◆ THE EXERCISE:
Identify each line in the data below that contains the word "with", matching case exactly, and copy those lines.

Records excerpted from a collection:
-.-.-
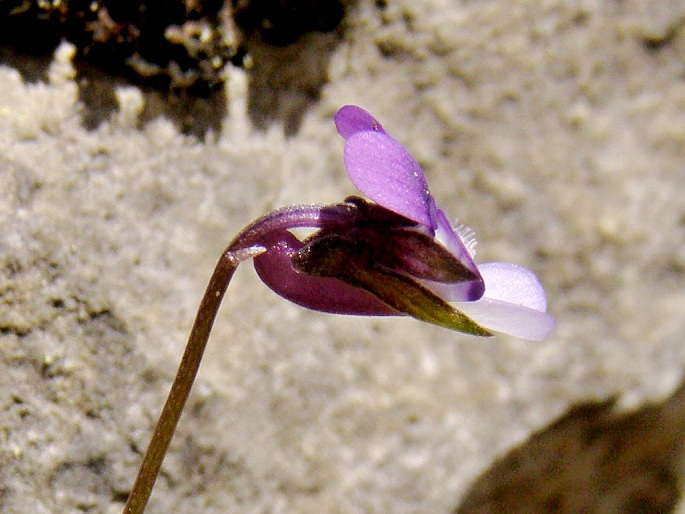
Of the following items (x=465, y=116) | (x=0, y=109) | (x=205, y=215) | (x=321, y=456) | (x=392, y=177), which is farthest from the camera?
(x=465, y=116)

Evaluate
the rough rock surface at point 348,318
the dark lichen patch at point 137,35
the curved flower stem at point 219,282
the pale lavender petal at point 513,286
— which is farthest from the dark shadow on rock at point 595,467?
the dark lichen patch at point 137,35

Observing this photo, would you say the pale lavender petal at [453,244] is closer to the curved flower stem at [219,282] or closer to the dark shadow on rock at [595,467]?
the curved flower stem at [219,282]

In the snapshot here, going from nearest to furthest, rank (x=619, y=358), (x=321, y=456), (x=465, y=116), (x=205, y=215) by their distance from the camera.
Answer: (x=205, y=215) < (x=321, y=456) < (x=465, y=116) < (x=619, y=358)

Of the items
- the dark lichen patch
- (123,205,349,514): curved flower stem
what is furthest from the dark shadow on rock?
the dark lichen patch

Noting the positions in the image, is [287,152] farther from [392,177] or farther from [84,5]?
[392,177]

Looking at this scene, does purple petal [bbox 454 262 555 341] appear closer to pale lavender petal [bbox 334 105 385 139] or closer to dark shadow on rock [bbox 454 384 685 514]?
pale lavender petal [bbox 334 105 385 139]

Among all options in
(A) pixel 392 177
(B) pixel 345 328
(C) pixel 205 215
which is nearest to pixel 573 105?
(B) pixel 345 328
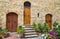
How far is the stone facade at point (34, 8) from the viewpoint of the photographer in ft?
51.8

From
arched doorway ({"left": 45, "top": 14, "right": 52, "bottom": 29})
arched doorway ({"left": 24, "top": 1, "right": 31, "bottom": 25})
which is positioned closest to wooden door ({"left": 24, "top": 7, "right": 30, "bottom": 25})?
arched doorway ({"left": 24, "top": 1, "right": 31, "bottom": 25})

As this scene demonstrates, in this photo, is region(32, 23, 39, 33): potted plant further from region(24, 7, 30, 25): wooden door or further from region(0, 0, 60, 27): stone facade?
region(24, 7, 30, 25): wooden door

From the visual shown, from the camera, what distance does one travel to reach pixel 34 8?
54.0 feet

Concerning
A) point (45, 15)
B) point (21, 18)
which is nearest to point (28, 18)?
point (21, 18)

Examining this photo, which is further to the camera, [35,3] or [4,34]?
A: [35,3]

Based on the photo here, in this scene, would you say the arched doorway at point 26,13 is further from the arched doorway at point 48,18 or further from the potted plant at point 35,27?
-.-.-
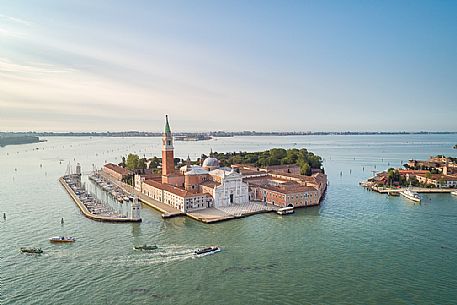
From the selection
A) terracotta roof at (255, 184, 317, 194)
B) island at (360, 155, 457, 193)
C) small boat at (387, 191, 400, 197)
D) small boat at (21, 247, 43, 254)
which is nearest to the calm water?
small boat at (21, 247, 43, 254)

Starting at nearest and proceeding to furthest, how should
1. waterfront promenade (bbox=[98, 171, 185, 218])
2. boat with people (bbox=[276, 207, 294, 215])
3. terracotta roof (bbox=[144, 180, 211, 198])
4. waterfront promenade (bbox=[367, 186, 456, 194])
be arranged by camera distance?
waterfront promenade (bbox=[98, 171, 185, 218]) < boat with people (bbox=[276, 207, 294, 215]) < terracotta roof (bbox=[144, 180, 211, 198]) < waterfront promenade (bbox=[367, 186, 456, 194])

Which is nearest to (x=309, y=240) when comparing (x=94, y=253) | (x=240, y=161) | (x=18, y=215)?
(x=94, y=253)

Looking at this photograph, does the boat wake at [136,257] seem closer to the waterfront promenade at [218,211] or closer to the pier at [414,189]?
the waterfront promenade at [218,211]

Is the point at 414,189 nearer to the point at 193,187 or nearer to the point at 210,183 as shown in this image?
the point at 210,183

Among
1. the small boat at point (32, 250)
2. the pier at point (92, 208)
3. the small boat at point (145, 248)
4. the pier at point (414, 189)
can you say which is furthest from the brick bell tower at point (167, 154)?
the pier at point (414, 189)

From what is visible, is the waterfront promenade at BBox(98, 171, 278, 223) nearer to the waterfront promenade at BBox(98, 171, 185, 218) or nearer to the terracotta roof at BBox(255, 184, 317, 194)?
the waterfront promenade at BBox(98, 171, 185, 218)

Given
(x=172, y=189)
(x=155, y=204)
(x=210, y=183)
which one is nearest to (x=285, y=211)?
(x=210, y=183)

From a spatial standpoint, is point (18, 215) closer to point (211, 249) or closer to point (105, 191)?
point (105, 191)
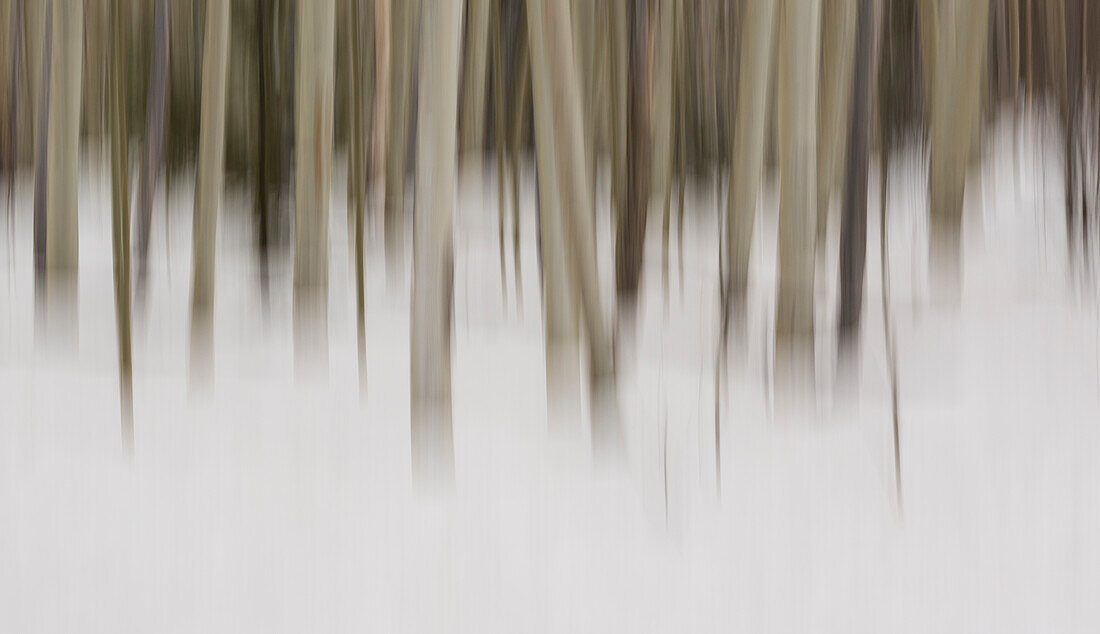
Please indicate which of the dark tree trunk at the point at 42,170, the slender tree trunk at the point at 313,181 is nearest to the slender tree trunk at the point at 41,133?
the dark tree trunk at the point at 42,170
-.-.-
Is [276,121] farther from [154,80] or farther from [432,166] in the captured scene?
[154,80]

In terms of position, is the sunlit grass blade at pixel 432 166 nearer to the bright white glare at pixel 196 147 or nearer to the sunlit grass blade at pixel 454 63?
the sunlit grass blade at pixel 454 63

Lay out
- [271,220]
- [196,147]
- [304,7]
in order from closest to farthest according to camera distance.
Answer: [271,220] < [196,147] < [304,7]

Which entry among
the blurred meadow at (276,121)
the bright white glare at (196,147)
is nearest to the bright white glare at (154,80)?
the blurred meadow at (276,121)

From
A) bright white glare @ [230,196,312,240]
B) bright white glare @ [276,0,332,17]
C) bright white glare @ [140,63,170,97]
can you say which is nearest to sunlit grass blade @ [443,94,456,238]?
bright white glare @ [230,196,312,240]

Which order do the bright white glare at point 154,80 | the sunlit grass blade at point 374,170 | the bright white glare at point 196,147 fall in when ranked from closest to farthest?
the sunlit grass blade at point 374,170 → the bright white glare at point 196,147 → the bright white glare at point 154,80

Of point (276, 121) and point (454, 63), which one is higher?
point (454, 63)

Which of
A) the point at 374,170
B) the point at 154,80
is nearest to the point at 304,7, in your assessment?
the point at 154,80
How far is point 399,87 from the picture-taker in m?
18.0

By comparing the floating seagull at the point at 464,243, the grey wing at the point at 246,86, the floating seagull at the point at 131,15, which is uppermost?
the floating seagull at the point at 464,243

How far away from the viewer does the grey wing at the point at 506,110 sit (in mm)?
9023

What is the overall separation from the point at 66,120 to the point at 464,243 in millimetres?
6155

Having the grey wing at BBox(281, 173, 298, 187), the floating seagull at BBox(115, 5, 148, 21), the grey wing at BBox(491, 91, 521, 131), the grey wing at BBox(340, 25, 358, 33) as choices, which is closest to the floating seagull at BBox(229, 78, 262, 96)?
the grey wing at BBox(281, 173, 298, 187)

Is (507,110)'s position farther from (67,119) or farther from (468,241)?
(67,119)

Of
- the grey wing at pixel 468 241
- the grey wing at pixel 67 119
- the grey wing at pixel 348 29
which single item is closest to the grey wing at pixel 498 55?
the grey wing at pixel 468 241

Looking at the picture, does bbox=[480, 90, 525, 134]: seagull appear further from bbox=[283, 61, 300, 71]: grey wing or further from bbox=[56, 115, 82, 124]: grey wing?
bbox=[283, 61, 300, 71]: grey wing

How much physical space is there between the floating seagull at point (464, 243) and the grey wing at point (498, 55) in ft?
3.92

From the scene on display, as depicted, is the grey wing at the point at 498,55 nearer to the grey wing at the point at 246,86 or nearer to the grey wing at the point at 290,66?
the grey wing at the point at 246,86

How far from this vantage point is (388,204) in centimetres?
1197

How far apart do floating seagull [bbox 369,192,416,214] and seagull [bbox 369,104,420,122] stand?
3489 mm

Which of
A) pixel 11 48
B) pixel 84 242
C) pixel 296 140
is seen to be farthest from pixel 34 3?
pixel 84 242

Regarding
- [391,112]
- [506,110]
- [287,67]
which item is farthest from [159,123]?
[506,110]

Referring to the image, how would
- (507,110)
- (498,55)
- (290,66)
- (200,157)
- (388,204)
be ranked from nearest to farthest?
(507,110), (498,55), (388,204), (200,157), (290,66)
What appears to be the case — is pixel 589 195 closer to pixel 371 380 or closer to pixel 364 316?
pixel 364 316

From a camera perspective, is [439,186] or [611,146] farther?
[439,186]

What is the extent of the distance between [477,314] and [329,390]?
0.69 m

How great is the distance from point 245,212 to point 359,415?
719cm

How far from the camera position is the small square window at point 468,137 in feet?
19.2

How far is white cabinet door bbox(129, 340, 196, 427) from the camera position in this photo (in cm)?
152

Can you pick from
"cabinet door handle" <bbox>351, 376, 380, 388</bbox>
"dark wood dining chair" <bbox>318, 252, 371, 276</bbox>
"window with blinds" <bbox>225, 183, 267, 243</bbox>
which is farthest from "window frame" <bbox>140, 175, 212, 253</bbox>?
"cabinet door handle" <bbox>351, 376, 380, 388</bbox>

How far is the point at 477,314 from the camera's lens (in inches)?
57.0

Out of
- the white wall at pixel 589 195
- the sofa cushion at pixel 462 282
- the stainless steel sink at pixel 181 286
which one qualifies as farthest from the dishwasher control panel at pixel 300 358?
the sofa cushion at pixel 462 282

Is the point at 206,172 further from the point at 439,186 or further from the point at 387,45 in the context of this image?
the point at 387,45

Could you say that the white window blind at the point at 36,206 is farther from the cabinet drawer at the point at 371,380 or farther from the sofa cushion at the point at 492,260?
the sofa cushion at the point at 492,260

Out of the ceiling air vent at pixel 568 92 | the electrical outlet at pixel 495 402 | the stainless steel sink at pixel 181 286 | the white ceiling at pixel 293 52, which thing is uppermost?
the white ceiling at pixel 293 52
-.-.-
◆ SOLUTION:
2. boat with people (bbox=[276, 207, 294, 215])
waterfront promenade (bbox=[98, 171, 185, 218]) < boat with people (bbox=[276, 207, 294, 215]) < terracotta roof (bbox=[144, 180, 211, 198]) < waterfront promenade (bbox=[367, 186, 456, 194])
"window with blinds" <bbox>225, 183, 267, 243</bbox>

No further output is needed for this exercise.